Entries on spatial positioning
※ ※ ※

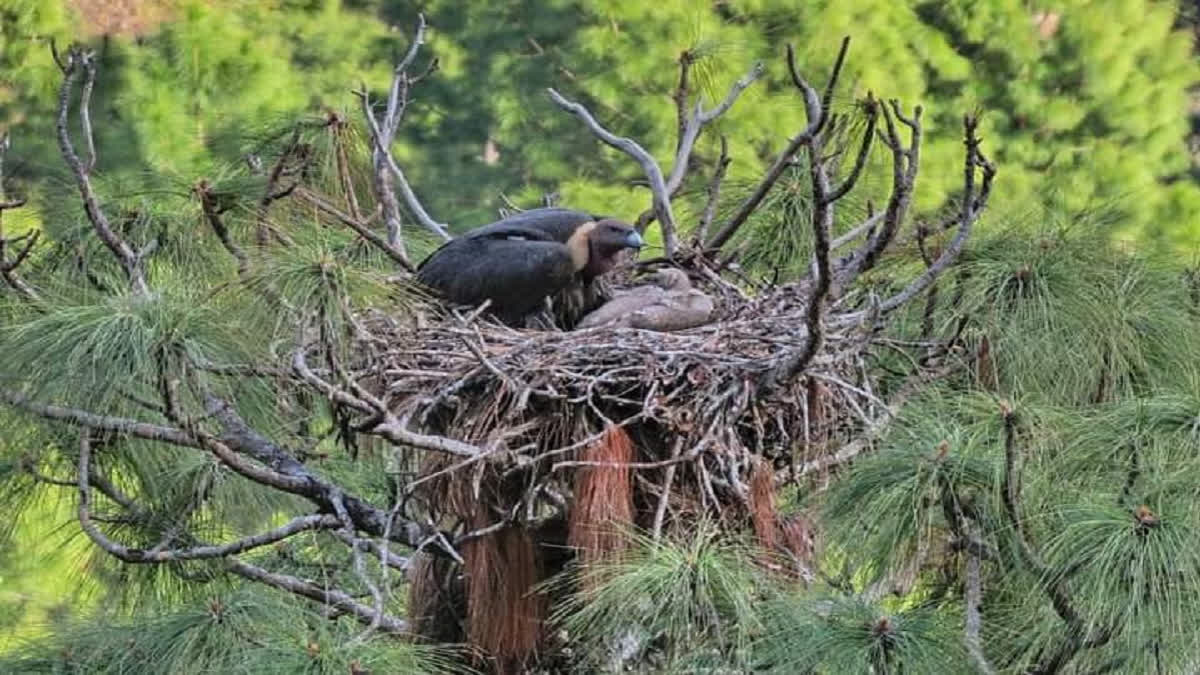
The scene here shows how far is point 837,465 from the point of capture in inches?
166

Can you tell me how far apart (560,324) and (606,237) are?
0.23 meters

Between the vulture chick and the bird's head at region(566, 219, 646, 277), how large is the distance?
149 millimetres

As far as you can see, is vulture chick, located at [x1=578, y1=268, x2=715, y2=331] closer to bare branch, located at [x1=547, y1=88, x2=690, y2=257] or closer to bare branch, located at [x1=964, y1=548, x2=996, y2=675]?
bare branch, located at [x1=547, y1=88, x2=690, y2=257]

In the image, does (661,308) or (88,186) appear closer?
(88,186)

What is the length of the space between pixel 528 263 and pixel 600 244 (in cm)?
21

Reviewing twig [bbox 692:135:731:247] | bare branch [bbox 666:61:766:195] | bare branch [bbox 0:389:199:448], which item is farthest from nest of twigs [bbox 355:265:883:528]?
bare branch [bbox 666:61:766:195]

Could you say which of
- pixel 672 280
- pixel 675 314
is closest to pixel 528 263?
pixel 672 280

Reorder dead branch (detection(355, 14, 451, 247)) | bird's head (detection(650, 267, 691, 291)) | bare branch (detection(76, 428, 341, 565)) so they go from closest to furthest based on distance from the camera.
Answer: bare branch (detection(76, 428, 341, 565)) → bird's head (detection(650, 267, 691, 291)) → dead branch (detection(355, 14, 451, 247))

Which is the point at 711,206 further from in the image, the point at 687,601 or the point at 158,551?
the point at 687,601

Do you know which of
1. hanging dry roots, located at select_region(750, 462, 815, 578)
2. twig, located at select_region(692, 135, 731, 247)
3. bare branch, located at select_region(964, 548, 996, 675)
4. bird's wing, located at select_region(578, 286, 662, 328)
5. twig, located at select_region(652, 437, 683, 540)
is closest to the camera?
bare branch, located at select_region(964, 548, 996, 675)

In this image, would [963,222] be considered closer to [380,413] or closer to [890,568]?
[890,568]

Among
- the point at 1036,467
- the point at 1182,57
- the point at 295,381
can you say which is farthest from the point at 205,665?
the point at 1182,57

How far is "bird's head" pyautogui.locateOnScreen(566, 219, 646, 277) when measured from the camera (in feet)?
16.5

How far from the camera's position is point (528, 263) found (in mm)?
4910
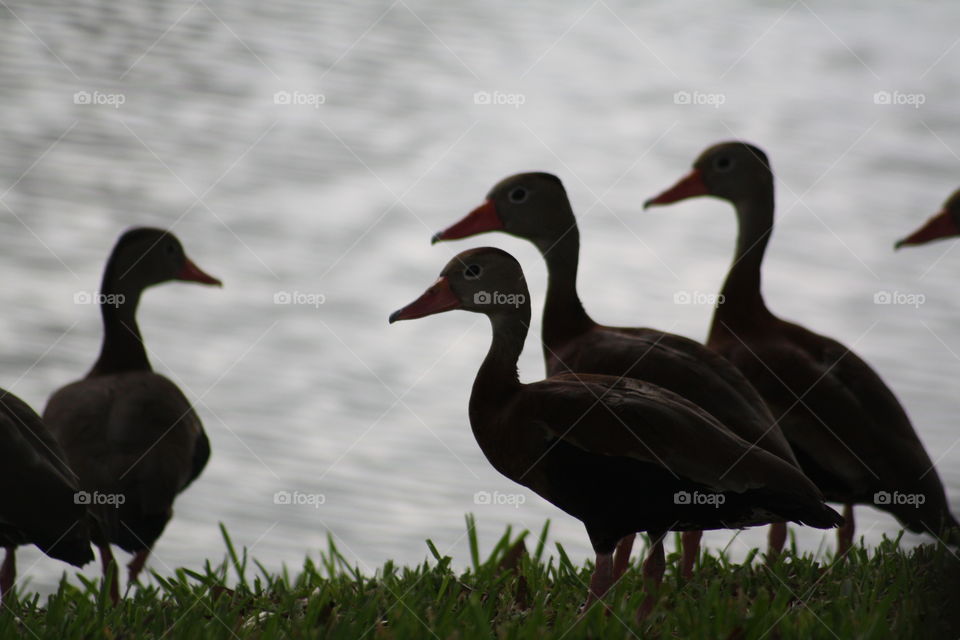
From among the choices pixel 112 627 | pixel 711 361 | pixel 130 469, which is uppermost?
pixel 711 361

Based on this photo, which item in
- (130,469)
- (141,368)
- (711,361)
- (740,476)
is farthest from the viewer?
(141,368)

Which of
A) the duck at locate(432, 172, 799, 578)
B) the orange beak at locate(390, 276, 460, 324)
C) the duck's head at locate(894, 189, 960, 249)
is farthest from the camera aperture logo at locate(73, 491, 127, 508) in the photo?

※ ※ ※

● To be done
Please copy all of the data above word for word, leaving out the pictures.

● Answer to this exercise
The scene here shows how far is point 837,465 from the point of capture in inches?
166

Can you tell me how far apart (560,324) and (606,237) are?
0.23 meters

Between the vulture chick and the bird's head at region(566, 219, 646, 277), how large is the distance?
149 millimetres

As far as you can see, is vulture chick, located at [x1=578, y1=268, x2=715, y2=331] closer to bare branch, located at [x1=547, y1=88, x2=690, y2=257] or closer to bare branch, located at [x1=964, y1=548, x2=996, y2=675]?
bare branch, located at [x1=547, y1=88, x2=690, y2=257]

In the image, does (661,308) or (88,186) appear closer?
(88,186)

What is the length of the space between pixel 528 263 and pixel 600 244 (in cm)?
21

Reviewing twig [bbox 692:135:731:247] | bare branch [bbox 666:61:766:195] | bare branch [bbox 0:389:199:448], which item is farthest from nest of twigs [bbox 355:265:883:528]?
bare branch [bbox 666:61:766:195]

Could you say which of
- pixel 672 280
- pixel 675 314
is closest to pixel 528 263?
pixel 672 280

Reorder dead branch (detection(355, 14, 451, 247)) | bird's head (detection(650, 267, 691, 291)) | bare branch (detection(76, 428, 341, 565)) so they go from closest to furthest based on distance from the camera.
Answer: bare branch (detection(76, 428, 341, 565)) → bird's head (detection(650, 267, 691, 291)) → dead branch (detection(355, 14, 451, 247))

Which is the point at 711,206 further from in the image, the point at 687,601 or the point at 158,551?
the point at 687,601

Do you know which of
1. hanging dry roots, located at select_region(750, 462, 815, 578)
2. twig, located at select_region(692, 135, 731, 247)
3. bare branch, located at select_region(964, 548, 996, 675)
4. bird's wing, located at select_region(578, 286, 662, 328)
5. twig, located at select_region(652, 437, 683, 540)
is closest to the camera?
bare branch, located at select_region(964, 548, 996, 675)

In this image, would [963,222] be considered closer to [380,413] or closer to [890,568]?
[890,568]

Among
- the point at 1036,467
- the point at 1182,57
- the point at 295,381
can you say which is farthest from the point at 205,665?
the point at 1182,57

How far is "bird's head" pyautogui.locateOnScreen(566, 219, 646, 277) when measured from the camera (in feet)?
16.5

How far from the camera's position is point (528, 263) found (in mm)?
4910
From among the choices pixel 112 627 | pixel 711 361 | pixel 130 469, which is uppermost?
pixel 711 361

Based on this photo, which item in
- (130,469)
- (141,368)
- (711,361)
- (740,476)
is farthest from the viewer?
(141,368)

Which of
A) the duck at locate(432, 172, 799, 578)
B) the orange beak at locate(390, 276, 460, 324)
C) the duck's head at locate(894, 189, 960, 249)
is farthest from the camera aperture logo at locate(73, 491, 127, 508) in the photo?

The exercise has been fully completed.